**REQUIRED ACTION**.
Among the lines below, copy exactly those from the one with "穿越火线手游虎头湛金枪怎么获得?" through the one with "初中毕业怎样可以考导游证", counting both ends.

**MATERIAL FOR THIS TASK**.
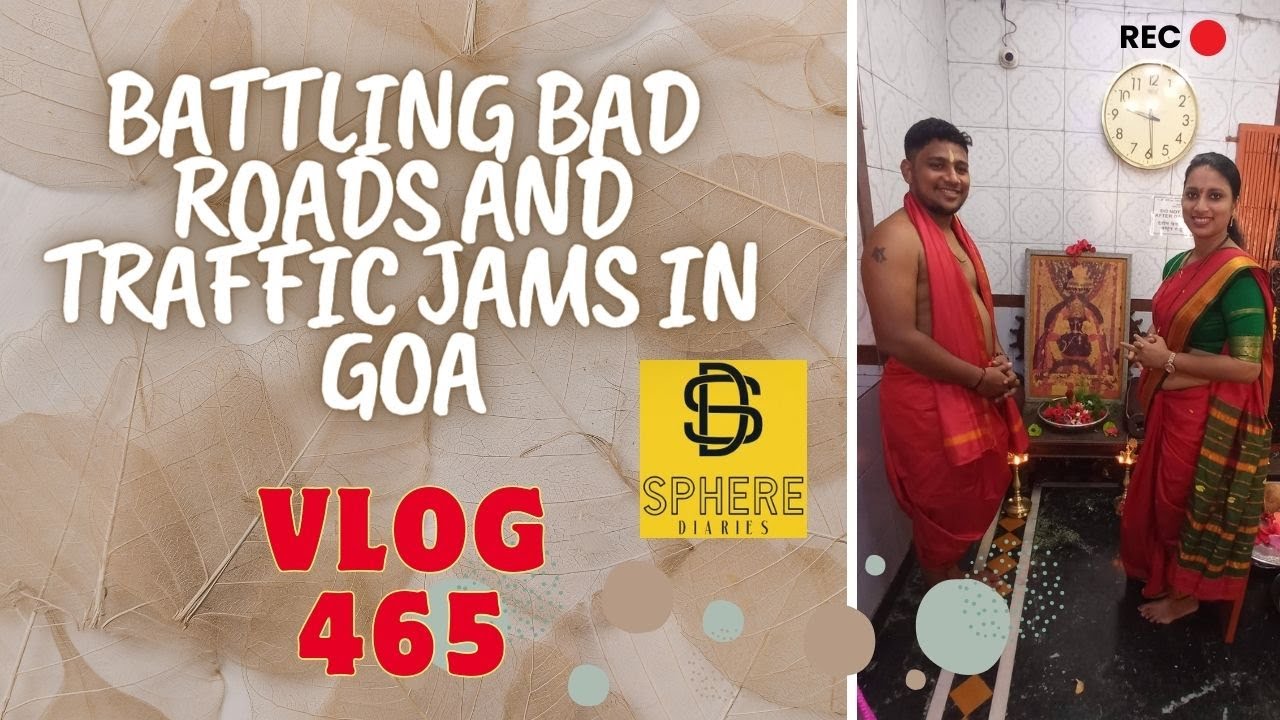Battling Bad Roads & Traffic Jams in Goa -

* * *

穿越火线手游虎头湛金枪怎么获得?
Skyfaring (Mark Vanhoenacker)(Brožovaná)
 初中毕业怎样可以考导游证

**RESPONSE FOR THIS EXERCISE**.
穿越火线手游虎头湛金枪怎么获得?
Skyfaring (Mark Vanhoenacker)(Brožovaná)
 初中毕业怎样可以考导游证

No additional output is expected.